Other Components of Equity 

 

During the three months ended March 31, 2025, all remaining pre-funded warrants were exercised, leaving no remaining pre-funded warrants outstanding as of March 31, 2025. In March 2024, the Company issued 6,834 shares of common stock to consultants in exchange for services to be provided. 

 

Liability Classified Warrants

 

The Company uses the Black-Scholes option pricing model (BSM) to determine the fair value of its warrants at the date of issue and outstanding at each reporting date. The risk-free interest rate assumption is based upon observed interest rates on zero coupon US Treasury bonds linearly interpolated to obtain a maturity period commensurate with the term of the warrants.

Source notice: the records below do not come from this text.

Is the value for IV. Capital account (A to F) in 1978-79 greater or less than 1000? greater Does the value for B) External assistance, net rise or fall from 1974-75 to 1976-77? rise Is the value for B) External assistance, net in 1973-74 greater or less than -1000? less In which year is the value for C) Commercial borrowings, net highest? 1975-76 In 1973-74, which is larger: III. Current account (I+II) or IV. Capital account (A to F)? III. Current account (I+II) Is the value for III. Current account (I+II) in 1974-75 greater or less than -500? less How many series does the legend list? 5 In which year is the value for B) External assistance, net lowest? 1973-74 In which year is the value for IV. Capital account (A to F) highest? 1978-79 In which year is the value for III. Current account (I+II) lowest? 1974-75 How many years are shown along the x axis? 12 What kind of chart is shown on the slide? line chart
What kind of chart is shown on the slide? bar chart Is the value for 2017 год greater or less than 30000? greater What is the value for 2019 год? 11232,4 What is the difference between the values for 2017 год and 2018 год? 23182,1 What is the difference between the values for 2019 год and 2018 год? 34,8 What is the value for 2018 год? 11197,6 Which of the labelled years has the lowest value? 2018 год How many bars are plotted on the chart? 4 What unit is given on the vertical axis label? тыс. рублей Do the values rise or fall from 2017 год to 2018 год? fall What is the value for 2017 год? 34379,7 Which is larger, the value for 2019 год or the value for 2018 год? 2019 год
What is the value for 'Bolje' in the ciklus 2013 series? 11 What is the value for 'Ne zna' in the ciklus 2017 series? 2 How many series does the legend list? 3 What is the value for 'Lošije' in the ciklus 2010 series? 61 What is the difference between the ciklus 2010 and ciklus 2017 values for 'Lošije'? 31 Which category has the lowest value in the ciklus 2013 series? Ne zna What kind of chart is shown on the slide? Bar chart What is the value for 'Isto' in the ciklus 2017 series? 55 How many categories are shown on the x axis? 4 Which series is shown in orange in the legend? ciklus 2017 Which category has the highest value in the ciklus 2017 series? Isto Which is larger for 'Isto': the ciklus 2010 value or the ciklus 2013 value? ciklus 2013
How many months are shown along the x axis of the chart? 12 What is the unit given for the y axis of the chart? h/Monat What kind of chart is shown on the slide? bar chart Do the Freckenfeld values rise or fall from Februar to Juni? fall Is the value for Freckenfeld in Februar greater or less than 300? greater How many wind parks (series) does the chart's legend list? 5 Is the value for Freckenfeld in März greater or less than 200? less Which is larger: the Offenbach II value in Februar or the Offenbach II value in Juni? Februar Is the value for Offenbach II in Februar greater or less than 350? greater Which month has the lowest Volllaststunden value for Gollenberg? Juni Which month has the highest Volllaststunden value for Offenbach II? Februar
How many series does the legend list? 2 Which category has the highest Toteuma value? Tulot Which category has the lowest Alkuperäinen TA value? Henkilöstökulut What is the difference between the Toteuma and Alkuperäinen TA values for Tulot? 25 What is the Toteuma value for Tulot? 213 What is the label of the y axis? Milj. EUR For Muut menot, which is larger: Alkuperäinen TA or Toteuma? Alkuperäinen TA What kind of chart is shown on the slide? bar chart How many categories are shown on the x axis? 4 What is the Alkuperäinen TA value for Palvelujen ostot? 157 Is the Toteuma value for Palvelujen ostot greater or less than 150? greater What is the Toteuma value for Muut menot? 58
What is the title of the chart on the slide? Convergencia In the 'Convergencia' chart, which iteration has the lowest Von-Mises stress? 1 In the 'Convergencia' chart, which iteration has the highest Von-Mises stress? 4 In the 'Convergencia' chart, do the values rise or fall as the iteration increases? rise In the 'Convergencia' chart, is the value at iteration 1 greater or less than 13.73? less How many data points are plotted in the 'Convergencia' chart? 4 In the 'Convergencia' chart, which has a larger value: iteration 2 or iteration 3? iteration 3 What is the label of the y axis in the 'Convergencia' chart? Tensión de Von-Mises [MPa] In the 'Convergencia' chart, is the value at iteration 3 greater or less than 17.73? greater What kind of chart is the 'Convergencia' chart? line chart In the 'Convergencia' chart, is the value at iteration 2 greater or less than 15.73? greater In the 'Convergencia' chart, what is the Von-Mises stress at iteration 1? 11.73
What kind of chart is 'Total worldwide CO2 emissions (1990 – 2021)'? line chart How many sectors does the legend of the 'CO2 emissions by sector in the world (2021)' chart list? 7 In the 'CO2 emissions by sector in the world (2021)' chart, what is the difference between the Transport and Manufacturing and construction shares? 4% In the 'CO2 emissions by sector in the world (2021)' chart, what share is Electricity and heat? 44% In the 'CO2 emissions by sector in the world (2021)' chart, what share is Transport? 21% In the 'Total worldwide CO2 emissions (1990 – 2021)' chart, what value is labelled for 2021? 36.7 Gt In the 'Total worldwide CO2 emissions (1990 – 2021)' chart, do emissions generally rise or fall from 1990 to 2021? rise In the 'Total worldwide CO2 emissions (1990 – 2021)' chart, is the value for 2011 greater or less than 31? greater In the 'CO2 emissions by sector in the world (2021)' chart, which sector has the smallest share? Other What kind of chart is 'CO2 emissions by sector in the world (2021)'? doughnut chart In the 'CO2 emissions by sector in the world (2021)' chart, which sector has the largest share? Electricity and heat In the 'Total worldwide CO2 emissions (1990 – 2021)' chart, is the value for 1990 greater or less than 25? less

Estimated volatility is a measure of the amount by which the Company's stock price is expected to fluctuate each year during the expected life of the warrants. 

 

The assumptions used in determining the fair value of the Company's outstanding liability classified warrants are as follows:

 

  

March 31, 2025

  

December 31, 2024

 

Risk-free interest rate

 

3.9% to 4.3%

  

4.2% to 4.4%

 

Volatility

 

101.3% to 246.1%

  

76.9% to 99.4%%

 

Expected life (years)

 

0.4 to 4.9

  

0.6 to 4.8

 

Dividend yield

 

—%

  

—%

 

 

A summary of the Company's liability classified warrant activity during the three months ended March 31, 2025 and related information follows: 

 

  

Number of Shares

  

Range of Warrant Exercise

  

Weighted Average

  

Weighted Average Remaining Contractual

 
  

Under Warrant

  

Price per Share

  

Exercise Price

  

Life (Years)

 

Balance at January 1, 2025

  6,063,040  $2.23  $94.50  $3.32   3.5 

Granted

  18,654,178  $0.75  $1.34  $0.88    

Exercised

  (5,828,570) $1.00  $1.00   1.00    

Balance at March 31, 2025

  18,888,648  $2.79  $94.50  $1.24   4.9 

Exercisable at March 31, 2025

  12,346,590  $0.75  $94.50  $1.33   4.8 

 

For a summary of the changes in fair value associated with the Company's warrant liability for the three months ended March 31, 2025, see Note 2 - Basis of presentation, principles of consolidation and significant accounting policies - Fair Value of Financial Instruments.

 

Equity Classified Warrants

 

In January 2025, the Company granted equity-classified warrants to two consultants to purchase up to 50,000 shares each of Company common stock with a ten-year term and an exercise price of $1.64. The first 50,000 of these warrants vest based on performance of certain services, and the other 50,000 vest annually over four years.

 

In October 2024, the Company issued consultants ten-year warrants to purchase up to 36,000 shares of common stock. 30,000 warrants vest annually over a four-year term, 5,000 warrants vest monthly over a three-year term, and 1,000 warrants vested immediately. 

 

In March 2024, the Company granted equity-classified warrants to purchase up to 3,334 shares of Company common stock with a ten-year term and an exercise price of $9.15. The warrants vest annually over four years while services are being performed.

 

At March 31, 2025, the Company had 197,993 equity classified warrants outstanding and 50,512 warrants were exercisable. At  December 31, 2024, the Company had 1,746,993 equity classified warrants outstanding and 1,697,744 warrants were exercisable.